The key is how the question is asked. If they ask of you have ever been arrested you will have to answer yes but when it asks what the disposition was it is non criminal. It is most likely if you lie they would never find out because of what was explained by my colleague. The charge is as serious as a simple traffic ticket not a crime but a violation.

The above answer does not constitute an attorney client relationship and/ or retention of counsel. This answer is based upon the facts presented and may change if additional information is provided. The rules of the Bar for New York State may require me to advise that this could be construed as attorney advertisement.


Disorderly conduct is a violation amd not a crime. Non fingerprintable offense means that you weren't fingerprinted and you do t have a rap sheet as a result of the incident. This means no criminal record. Don't sweat it, it really won affect employment.



Thanks. I'm just worried because I keep reading posts that people put online saying that a disorderly conduct shows up on background checks as well as your criminal record.

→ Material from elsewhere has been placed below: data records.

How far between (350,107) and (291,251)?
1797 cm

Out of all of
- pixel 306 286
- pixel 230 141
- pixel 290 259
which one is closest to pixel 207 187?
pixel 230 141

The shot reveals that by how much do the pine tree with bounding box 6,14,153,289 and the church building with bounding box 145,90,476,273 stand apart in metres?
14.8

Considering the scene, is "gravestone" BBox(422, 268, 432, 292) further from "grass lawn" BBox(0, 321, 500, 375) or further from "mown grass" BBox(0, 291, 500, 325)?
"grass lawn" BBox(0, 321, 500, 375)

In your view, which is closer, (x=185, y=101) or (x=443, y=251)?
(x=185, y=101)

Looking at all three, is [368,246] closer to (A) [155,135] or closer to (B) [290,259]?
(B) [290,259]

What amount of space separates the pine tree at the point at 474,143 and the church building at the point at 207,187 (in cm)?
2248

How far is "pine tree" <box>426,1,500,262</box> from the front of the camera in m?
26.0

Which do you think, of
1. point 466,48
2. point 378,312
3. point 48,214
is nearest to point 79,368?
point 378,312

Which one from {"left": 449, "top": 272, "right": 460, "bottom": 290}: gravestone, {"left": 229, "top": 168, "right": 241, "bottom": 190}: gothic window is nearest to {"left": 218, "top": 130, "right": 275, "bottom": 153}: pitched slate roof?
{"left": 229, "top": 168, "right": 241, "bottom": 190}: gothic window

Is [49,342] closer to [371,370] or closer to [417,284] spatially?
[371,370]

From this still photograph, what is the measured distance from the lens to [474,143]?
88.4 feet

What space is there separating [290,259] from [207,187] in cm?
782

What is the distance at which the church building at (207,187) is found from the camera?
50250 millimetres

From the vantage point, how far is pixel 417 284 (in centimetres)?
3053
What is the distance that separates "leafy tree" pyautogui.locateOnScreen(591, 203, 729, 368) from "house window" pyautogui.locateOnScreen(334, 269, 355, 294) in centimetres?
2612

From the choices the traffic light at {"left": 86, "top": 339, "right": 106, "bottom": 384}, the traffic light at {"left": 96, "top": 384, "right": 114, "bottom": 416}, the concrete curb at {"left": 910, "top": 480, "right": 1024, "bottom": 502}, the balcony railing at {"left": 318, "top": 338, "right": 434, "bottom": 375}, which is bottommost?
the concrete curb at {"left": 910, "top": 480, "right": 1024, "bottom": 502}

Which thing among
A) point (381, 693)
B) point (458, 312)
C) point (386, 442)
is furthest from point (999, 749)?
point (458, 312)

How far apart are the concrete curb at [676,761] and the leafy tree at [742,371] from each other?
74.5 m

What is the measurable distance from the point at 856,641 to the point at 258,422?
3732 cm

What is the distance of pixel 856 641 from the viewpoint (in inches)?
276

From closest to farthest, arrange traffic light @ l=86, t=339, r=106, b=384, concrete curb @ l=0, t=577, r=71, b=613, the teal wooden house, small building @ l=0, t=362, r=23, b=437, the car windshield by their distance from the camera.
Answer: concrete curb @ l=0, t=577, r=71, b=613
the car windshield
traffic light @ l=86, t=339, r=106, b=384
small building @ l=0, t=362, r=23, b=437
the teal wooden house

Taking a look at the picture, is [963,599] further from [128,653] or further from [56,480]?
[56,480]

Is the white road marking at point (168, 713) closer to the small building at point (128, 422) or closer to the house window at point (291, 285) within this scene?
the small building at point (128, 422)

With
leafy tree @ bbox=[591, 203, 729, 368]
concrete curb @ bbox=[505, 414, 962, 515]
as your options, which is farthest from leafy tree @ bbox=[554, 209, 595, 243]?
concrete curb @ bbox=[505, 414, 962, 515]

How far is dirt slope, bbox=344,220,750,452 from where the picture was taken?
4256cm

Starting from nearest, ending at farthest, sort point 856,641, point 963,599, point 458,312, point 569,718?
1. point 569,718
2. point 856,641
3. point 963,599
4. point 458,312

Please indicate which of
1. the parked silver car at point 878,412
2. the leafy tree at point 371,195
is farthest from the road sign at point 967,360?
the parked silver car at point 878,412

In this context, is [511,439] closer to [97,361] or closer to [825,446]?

You did not plead to a crime so you don't have a criminal record and the records themselves will seal after the one year conditional discharge period is up. Once sealed, nothing should show up on a background search except for a jobs in law enforcement, which are exempt from the sealing statute.

I am a former federal and State prosecutor and now handle criminal defense and personal injury/civil rights cases. Feel free to check out my web site and contact me at (212) 385-8015 or via email at The above answer is for informational purposes only and not meant as legal advice.



I read online that it can take up to 3 years for a conditional discharge to be erased from a background check. Or does that only apply to someone with a criminal record?